Task statement =
Repeat the entries word for word, starting from the very beginning and running through the line that contains "Answer: (x=73, y=91)", with that line included. Leave the pictures out.

Entries provided =
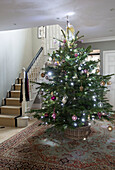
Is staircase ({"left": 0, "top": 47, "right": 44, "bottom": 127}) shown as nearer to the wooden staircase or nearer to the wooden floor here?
the wooden staircase

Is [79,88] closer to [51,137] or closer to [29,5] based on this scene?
[51,137]

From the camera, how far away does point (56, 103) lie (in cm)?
289

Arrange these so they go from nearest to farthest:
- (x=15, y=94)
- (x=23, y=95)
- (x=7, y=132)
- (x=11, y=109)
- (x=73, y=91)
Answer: (x=73, y=91) → (x=7, y=132) → (x=23, y=95) → (x=11, y=109) → (x=15, y=94)

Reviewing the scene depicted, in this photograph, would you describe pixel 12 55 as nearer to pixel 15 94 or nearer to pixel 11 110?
pixel 15 94

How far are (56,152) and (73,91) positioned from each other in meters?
1.14

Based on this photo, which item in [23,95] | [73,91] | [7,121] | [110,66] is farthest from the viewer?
[110,66]

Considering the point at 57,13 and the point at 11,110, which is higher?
the point at 57,13

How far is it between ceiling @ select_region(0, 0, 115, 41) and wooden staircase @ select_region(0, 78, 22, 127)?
1995 mm

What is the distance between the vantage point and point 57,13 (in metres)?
2.81

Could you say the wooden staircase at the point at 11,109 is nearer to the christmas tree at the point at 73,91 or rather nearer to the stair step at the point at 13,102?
the stair step at the point at 13,102

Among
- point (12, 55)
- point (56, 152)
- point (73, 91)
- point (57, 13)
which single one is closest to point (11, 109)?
point (12, 55)

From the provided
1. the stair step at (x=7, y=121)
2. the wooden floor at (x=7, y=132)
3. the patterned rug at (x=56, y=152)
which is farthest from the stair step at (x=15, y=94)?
the patterned rug at (x=56, y=152)

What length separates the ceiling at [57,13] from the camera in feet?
7.79

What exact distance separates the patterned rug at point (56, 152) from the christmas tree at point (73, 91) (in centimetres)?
36
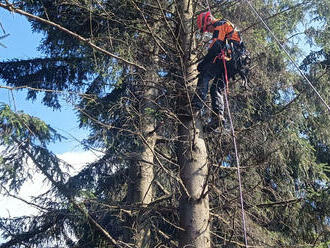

The answer =
Is staircase ({"left": 0, "top": 47, "right": 44, "bottom": 127}) shown as nearer to the wooden staircase or nearer to the wooden floor here?
the wooden staircase

Is [79,88] closer to [51,137] or closer to [29,5] based on this scene?
[51,137]

From the camera, how far away does point (56, 103) lie (in cm)?
289

Arrange these so they go from nearest to farthest:
- (x=15, y=94)
- (x=23, y=95)
- (x=7, y=132)
- (x=11, y=109)
- (x=73, y=91)
Answer: (x=73, y=91) → (x=7, y=132) → (x=23, y=95) → (x=11, y=109) → (x=15, y=94)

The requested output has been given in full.